■ Instrução A
Recolha da listagem todas as linhas que contêm a palavra "black", tendo em conta maiúsculas e minúsculas.

—————

Nós com eles, em vez de “nós contra eles”
Portugal ainda não garantiu dar destaque legislativo aos crimes de ódio nem criou um sistema nacional de recolha de dados sobre este tipo de crimes assentes em discriminação.
“Todos os seres humanos nascem livres e iguais em dignidade e em direitos. Dotados de razão e de consciência, devem agir uns para com os outros em espírito de fraternidade.” Artigo 1º, Declaração Universal dos Direitos Humanos
O ano de 2016 fechou com espanto. A estratégia cínica de manipulação da informação surtiu efeito, lançou sementes de medo, de ódio, sementes de nós ou eles e por isso tem de ser nós contra eles, porque eles são os culpados de todos os nossos problemas, teve votos, elegeu líderes. O medo é uma arma forte. Pelo medo o mundo retrai-se, odeia, culpa, fecha portas, ergue muros, limita a liberdade, acaba com o acolhimento, trata o outro como menos humano.
Aos líderes eleitos, chamemos-lhe Trump, Orbán, Modi, Erdogan ou Duterte. Tantos nomes podíamos referir ainda. Todos com bandeiras anti-sistema ganharam terreno e adeptos com a retórica de encontrar culpados expiatórios para serem a razão de todos os nossos males, e conseguiram os votos de quem lhes depositou esperanças de segurança e de um mundo em ordem. Um mundo com muros que separam de nós quem precisa de nós.
Já em 2017 estes líderes justificam aquilo que querem fazer, dando resposta ao anseio legítimo de segurança e de uma economia sólida com dedos apontados a supostos culpados que mais não são do que grupos de pessoas vulneráveis, de minorias sem voz, de vítimas das guerras, de vítimas da falta de igualdade, de dignidade, de vítimas da pobreza persistente e causadora de exclusão.
Só há uma forma de parar esse caminho enganador, de fechamento ao que é diferente, de intolerância e de medo de quem não conheço: responder ao ódio com amor. À violência, devolver-se paz. À divisão, devolver-se acolhimento. Face à desunião, marchar-se com união. Proclamar que em vez de sermos “nós contra eles”, temos de ser nós com eles, porque é juntos que o mundo faz sentido.

—————

■ Instrução B
Prossiga o texto sobre o discurso de ódio a partir da sua última frase.

■ Material do exercício
—————

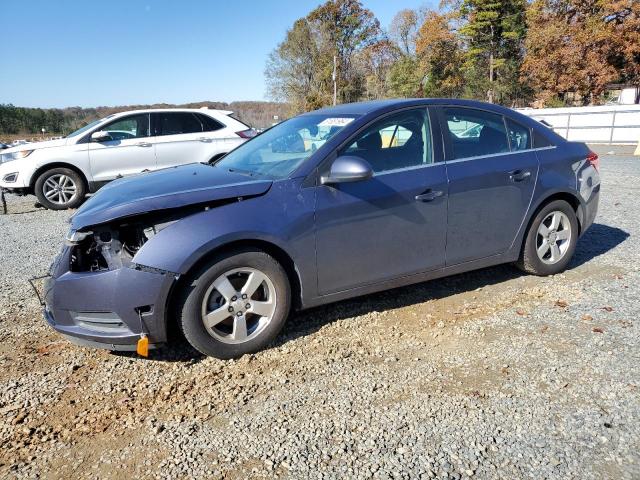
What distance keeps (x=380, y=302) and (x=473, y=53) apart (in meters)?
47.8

—————

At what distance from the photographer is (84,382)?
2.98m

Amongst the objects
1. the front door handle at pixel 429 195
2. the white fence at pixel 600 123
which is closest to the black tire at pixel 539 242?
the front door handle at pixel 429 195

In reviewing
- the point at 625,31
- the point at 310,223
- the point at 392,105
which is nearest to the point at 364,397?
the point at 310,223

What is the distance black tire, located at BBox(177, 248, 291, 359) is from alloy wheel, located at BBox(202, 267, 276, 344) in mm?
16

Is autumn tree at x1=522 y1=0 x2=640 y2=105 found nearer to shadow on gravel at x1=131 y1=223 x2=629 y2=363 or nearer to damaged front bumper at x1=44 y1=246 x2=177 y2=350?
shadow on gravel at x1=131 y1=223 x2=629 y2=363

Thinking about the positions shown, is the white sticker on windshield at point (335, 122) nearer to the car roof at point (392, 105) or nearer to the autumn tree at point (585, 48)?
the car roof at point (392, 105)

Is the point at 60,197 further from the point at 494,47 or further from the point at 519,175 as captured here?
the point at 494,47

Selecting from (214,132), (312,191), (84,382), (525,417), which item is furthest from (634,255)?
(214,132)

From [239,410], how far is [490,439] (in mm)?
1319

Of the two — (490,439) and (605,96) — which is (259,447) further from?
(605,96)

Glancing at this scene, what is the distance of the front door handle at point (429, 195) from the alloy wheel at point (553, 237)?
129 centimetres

—————

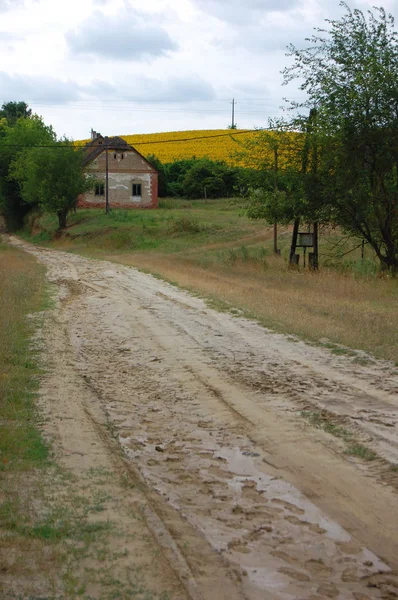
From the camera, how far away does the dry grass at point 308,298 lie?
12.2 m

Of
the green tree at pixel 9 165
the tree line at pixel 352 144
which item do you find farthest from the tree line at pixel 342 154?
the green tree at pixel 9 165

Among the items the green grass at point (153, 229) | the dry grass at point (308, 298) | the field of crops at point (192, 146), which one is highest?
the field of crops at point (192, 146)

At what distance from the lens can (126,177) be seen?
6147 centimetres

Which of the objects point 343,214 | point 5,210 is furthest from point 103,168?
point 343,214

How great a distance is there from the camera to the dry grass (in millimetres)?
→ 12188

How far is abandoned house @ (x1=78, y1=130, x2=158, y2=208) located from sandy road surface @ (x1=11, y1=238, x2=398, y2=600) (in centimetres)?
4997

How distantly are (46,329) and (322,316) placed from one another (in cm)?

—————

■ Resposta A
which is closest to the black tire at pixel 539 242?
What is the distance black tire, located at BBox(177, 248, 291, 359) is from alloy wheel, located at BBox(202, 267, 276, 344) in mm?

■ Resposta B
Em Portugal não estamos a salvo. A nossa realidade é melhor do que a de outros dos 159 países sobre os quais a Amnistia Internacional agora publica o relatório sobre o estado dos direitos humanos no mundo – e nalgumas frentes Portugal é um farol para o mundo –, mas temos caminho para fazer, temos promessas por cumprir.
Portugal ainda não garantiu dar destaque legislativo aos crimes de ódio nem criou um sistema nacional de recolha de dados sobre este tipo de crimes assentes em discriminação. E não desenvolveu ainda as medidas recomendadas em 2013 pela Comissão Europeia contra o Racismo e a Intolerância para dirimir o racismo e a discriminação.
Do mesmo modo, a cultura de exclusão persiste, havendo denúncias de uso desnecessário ou excessivo da força pela polícia e de comunidades de costas voltadas à polícia, não a vendo como protectora, mas como agressora e retaliando também, seja com medo, seja a defender-se, seja com dificuldades de encontro e de conciliação.
Os maus-tratos nas prisões portuguesas são também um sinal de discriminação, quando aquilo que as pessoas em reclusão perderam foi a liberdade, nada mais. Uma sentença não priva alguém da sua dignidade e as condições prisionais, a higiene e a qualidade da alimentação continuam inadequadas a essa humanidade que não pode ser negada. As más condições e os maus-tratos nas prisões não podem integrar o sistema jurídico penal, além de que retardam as funções de prevenção e ressocialização.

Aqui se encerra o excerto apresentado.